Calculus Question: Find the point on the line 2x+4y+3=0 which is closest to the point (-1,-1)?

The shortest straight line from the point (-1, -1) to the line 2x + 4y + 3 = 0 meets it at right-angles.

If 2 lines are perpendicular then the product of their slopes is - 1.

2x + 4y + 3 = 0 can be rearranged as

4y = - 2x - 3

y = (-1/2)x - 3/4

So the slope of the line 2x + 4y + 3 = 0 is -1/2

and the slope of the shortest line is -1/(-1/2) = 2.
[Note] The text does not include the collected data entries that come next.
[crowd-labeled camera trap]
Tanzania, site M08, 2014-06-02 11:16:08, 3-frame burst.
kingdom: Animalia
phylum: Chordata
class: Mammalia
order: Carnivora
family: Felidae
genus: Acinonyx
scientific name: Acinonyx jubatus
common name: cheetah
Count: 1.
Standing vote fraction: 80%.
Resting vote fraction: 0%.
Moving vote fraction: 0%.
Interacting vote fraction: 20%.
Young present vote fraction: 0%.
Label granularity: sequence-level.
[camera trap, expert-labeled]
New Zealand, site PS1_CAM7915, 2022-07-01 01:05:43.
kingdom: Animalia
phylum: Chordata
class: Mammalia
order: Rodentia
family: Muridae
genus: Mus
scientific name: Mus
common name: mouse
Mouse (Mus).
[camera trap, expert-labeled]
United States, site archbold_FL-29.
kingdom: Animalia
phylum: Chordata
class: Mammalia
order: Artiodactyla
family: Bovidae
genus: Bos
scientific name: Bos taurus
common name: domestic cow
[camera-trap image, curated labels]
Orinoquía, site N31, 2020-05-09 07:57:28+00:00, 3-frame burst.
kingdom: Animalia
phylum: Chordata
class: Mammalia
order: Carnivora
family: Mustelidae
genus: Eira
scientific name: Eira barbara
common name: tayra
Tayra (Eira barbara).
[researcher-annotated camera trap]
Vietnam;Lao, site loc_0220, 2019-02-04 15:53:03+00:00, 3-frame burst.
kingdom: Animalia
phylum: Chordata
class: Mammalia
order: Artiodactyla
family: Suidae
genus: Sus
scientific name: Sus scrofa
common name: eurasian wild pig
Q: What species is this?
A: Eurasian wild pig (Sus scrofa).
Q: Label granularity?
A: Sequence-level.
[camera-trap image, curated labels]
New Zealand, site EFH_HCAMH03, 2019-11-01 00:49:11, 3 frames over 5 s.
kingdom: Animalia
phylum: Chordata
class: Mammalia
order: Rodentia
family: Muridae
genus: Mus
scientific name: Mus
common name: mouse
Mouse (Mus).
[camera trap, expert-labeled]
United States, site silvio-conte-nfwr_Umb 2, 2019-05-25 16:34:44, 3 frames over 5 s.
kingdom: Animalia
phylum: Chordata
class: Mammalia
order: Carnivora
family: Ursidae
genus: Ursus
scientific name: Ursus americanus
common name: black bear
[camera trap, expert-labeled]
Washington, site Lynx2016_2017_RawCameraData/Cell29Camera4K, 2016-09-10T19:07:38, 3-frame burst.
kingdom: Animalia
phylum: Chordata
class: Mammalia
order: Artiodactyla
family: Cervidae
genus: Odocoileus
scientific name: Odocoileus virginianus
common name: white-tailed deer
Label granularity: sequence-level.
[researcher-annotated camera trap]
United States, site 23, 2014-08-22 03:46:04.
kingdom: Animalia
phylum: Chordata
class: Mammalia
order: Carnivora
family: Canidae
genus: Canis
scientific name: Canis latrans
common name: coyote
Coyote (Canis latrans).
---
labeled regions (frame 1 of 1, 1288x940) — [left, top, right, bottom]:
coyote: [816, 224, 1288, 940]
The equation of the shortest line is

y - (-1) = 2[x - (-1)]

y + 1 = 2(x + 1) = 2x + 2

y = 2x + 1

The closest point to (-1, -1) on the line 2x + 4y + 3 = 0 is found by solving

2x + 4y + 3 = 0 and

y = 2x + 1

simultaneously.

From the 2nd equation, we get 2x = y - 1

Substituting this into the first equation, we get

y - 1 + 4y + 3 = 0

5y = - 2

y = - 2/5

Rearranging the 2nd equation, we get x = (y - 1)/2 = - 7/10

The closest point is (-7/10, -2/5) or (-0.7, -0.4).

2x+4y+3 = 0

y = -½x - ¾

slope = -½

slope of any perpendicular to line = 2

line of slope 2 that passes through (-1,-1):

y+1 = 2(x+1)

y = 2x + 1

intersection of lines:

2x + 1 = -½x - ¾

2.5x = -1.75

x = -0.7

(-1,-1) is closest to (-0.7, -0.4)

hints: closest distance is always perpendicular to the line , so , u find the equation of the perpendicular , then find the intersection of the 2 lines .

another hint. in such questions, always draw to imagine the case . it helps alot :)

good luck